━━━━━ Text excerpt

In the structure of most major companies, front-end developers are included in the software engineering department rather than the design department.
First, consider the definition of “design.” The term “design” is subjective. Depending on what you are “designing,” the actions you must take to complete your task will be completely different than if your goal was something else. For example, designing a solution to a problem and designing a corporate logo are two very different processes.
Responsibilities of “web designers” typically include anything you would consider creative or artsy. Choosing color schemes, fonts, layouts, button designs, and borders all fall under this category. Web designers are also the brains of the visual operation and determine the placement of various elements on each page and participate in design brainstorming meetings with other members of the art and design departments.
In contrast, “front-end developers” are responsible for the tasks that would be considered behind-the-scenes. Developers choose the front-end framework and architecture. They create the “guts” behind the design with scalable, object-oriented CSS, front-end coding, and smooth animations. They are also responsible for how users interact with the site. They responsibilities include evaluation processes for load times and cross-browser compatibility.

━━━━━━━━━━

Problems to solve>
a - Decide whether each statement agrees with the text on web design roles, answering yes or no and quoting the deciding words: (i) In most major companies, front-end developers belong to the design department. (ii) Web designers choose color schemes and fonts. (iii) Front-end developers choose the front-end framework.
b - From the text on web design roles, extract the passage from "First, consider the" to "and design departments.", copying it word for word.
The data after this point come from a separate source.

━━━━━ Source material

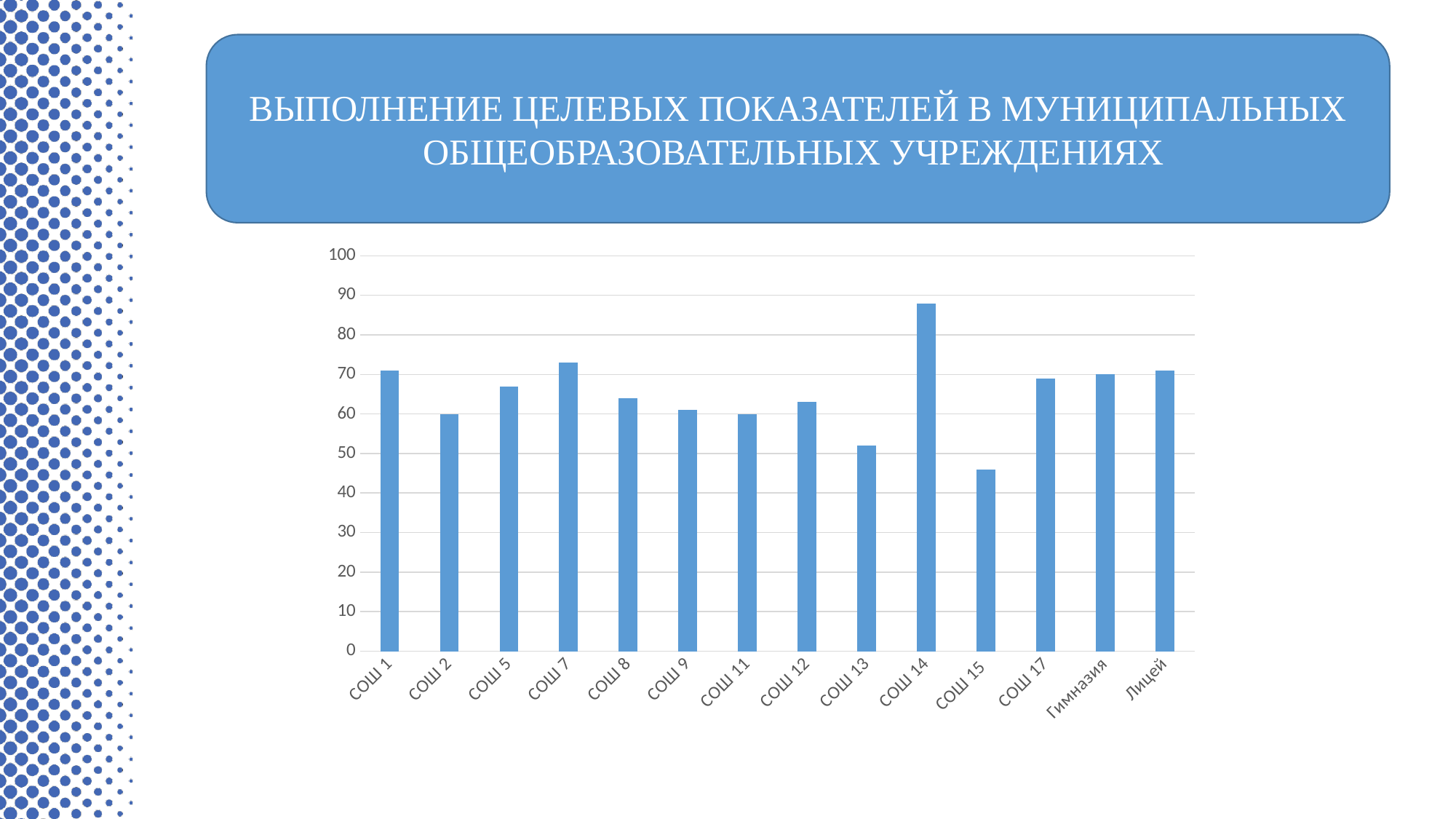
Which is larger, the value for СОШ 7 or the value for СОШ 13? СОШ 7 Is the value for СОШ 13 greater or less than 60? less Is the value for СОШ 15 greater or less than 50? less Is the value for СОШ 14 greater or less than 80? greater Which institution has the lowest bar? СОШ 15 What is the maximum value shown on the vertical axis? 100 What is the title shown above the chart? ВЫПОЛНЕНИЕ ЦЕЛЕВЫХ ПОКАЗАТЕЛЕЙ В МУНИЦИПАЛЬНЫХ ОБЩЕОБРАЗОВАТЕЛЬНЫХ УЧРЕЖДЕНИЯХ Which institution has the highest bar? СОШ 14 How many institutions (categories) are plotted on the x axis? 14 Which is larger, the value for СОШ 15 or the value for Лицей? Лицей What kind of chart is shown on the slide? bar chart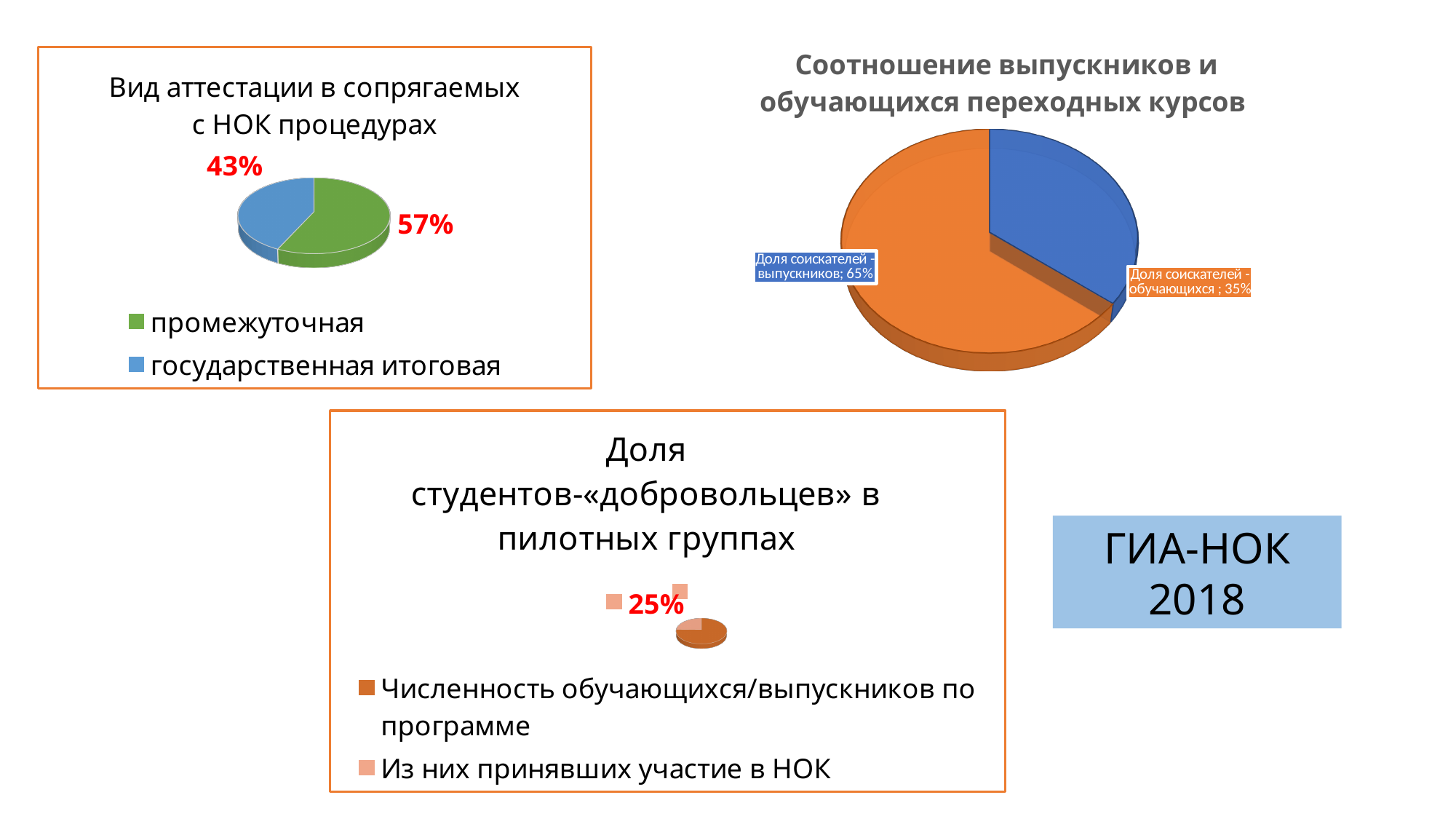
In the chart titled "Соотношение выпускников и обучающихся переходных курсов", what share is shown for "Доля соискателей - обучающихся"? 35% In the chart titled "Вид аттестации в сопрягаемых с НОК процедурах", what share is shown for "государственная итоговая"? 43% In the chart titled "Вид аттестации в сопрягаемых с НОК процедурах", what share is shown for "промежуточная"? 57% In the chart titled "Вид аттестации в сопрягаемых с НОК процедурах", what is the difference in percentage points between "промежуточная" and "государственная итоговая"? 14 In the chart titled "Доля студентов-«добровольцев» в пилотных группах", what share is labelled for "Из них принявших участие в НОК"? 25% In the chart titled "Вид аттестации в сопрягаемых с НОК процедурах", which category has the larger share? промежуточная How many entries does the legend of the chart titled "Доля студентов-«добровольцев» в пилотных группах" list? 2 In the chart titled "Вид аттестации в сопрягаемых с НОК процедурах", what colour represents "государственная итоговая"? Blue In the chart titled "Соотношение выпускников и обучающихся переходных курсов", which category has the smaller share? Доля соискателей - обучающихся In the chart titled "Соотношение выпускников и обучающихся переходных курсов", what is the difference in percentage points between the two slices? 30 What kind of chart is the one titled "Соотношение выпускников и обучающихся переходных курсов"? Pie chart In the chart titled "Соотношение выпускников и обучающихся переходных курсов", what share is shown for "Доля соискателей - выпускников"? 65%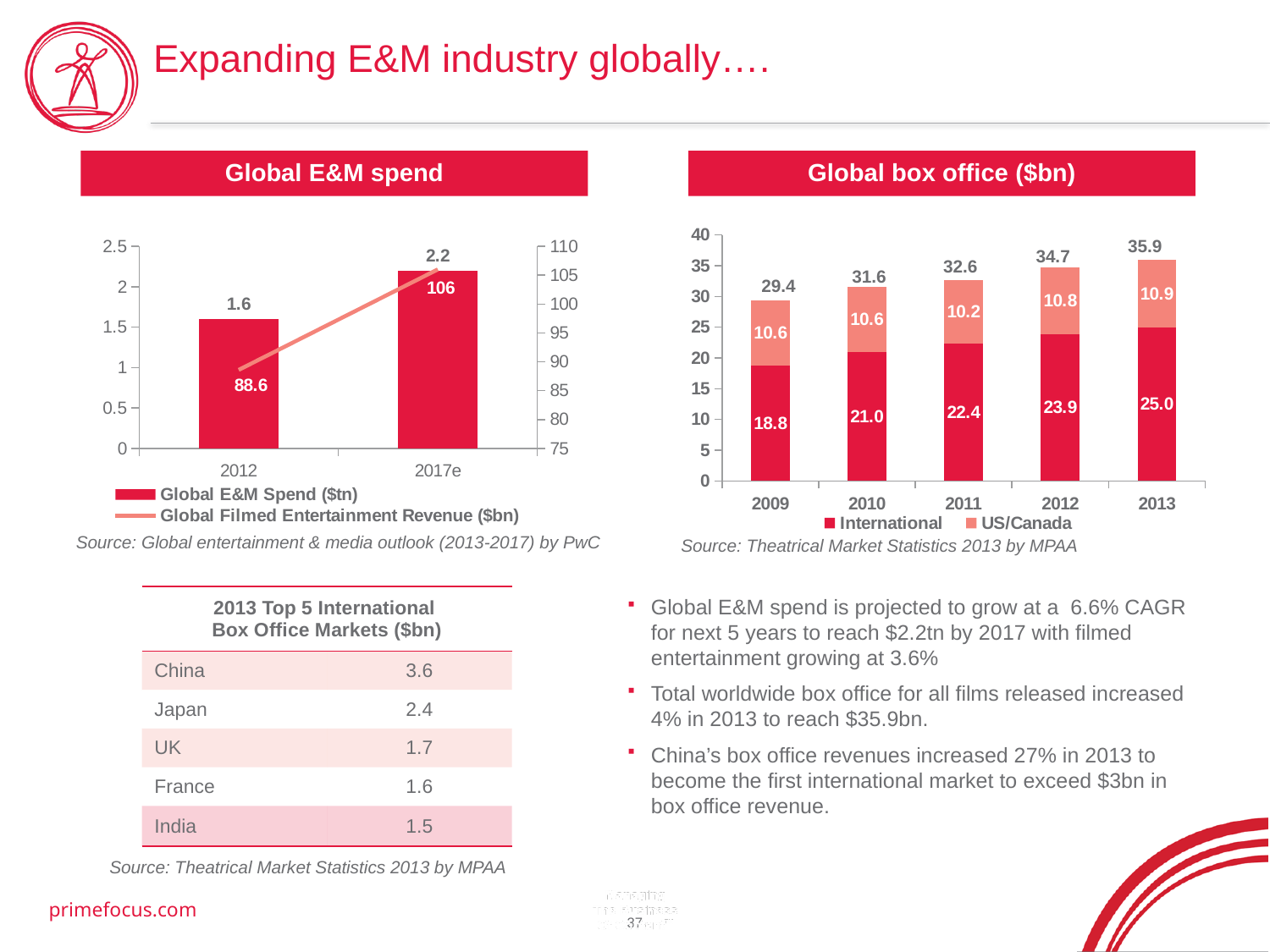
In the Global box office ($bn) chart, how many years are shown on the x axis? 5 In the Global box office ($bn) chart, what is the International value for 2011? 22.4 In the Global E&M spend chart, what is the difference between the Global Filmed Entertainment Revenue values for 2017e and 2012? 17.4 In the Global E&M spend chart, how many series does the legend list? 2 In the Global E&M spend chart, does the Global Filmed Entertainment Revenue line rise or fall from 2012 to 2017e? rise In the Global box office ($bn) chart, what is the US/Canada value for 2012? 10.8 What kind of chart is the Global box office ($bn) chart? stacked bar chart In the Global box office ($bn) chart, what is the difference between the International values for 2013 and 2009? 6.2 In the Global box office ($bn) chart, what is the total of the stacked bar for 2013? 35.9 In the Global box office ($bn) chart, which year has the lowest total box office? 2009 In the Global E&M spend chart, what is the Global Filmed Entertainment Revenue ($bn) value for 2012? 88.6 In the Global E&M spend chart, what is the Global E&M Spend ($tn) value for 2017e? 2.2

━━━━━━━━━━

Outputs in order>
a -
(i) No: "front-end developers are included in the software engineering department rather than the design department."
(ii) Yes: "Choosing color schemes, fonts, layouts, button designs, and borders all fall under this category."
(iii) Yes: "Developers choose the front-end framework and architecture."

b -
First, consider the definition of “design.” The term “design” is subjective. Depending on what you are “designing,” the actions you must take to complete your task will be completely different than if your goal was something else. For example, designing a solution to a problem and designing a corporate logo are two very different processes.
Responsibilities of “web designers” typically include anything you would consider creative or artsy. Choosing color schemes, fonts, layouts, button designs, and borders all fall under this category. Web designers are also the brains of the visual operation and determine the placement of various elements on each page and participate in design brainstorming meetings with other members of the art and design departments.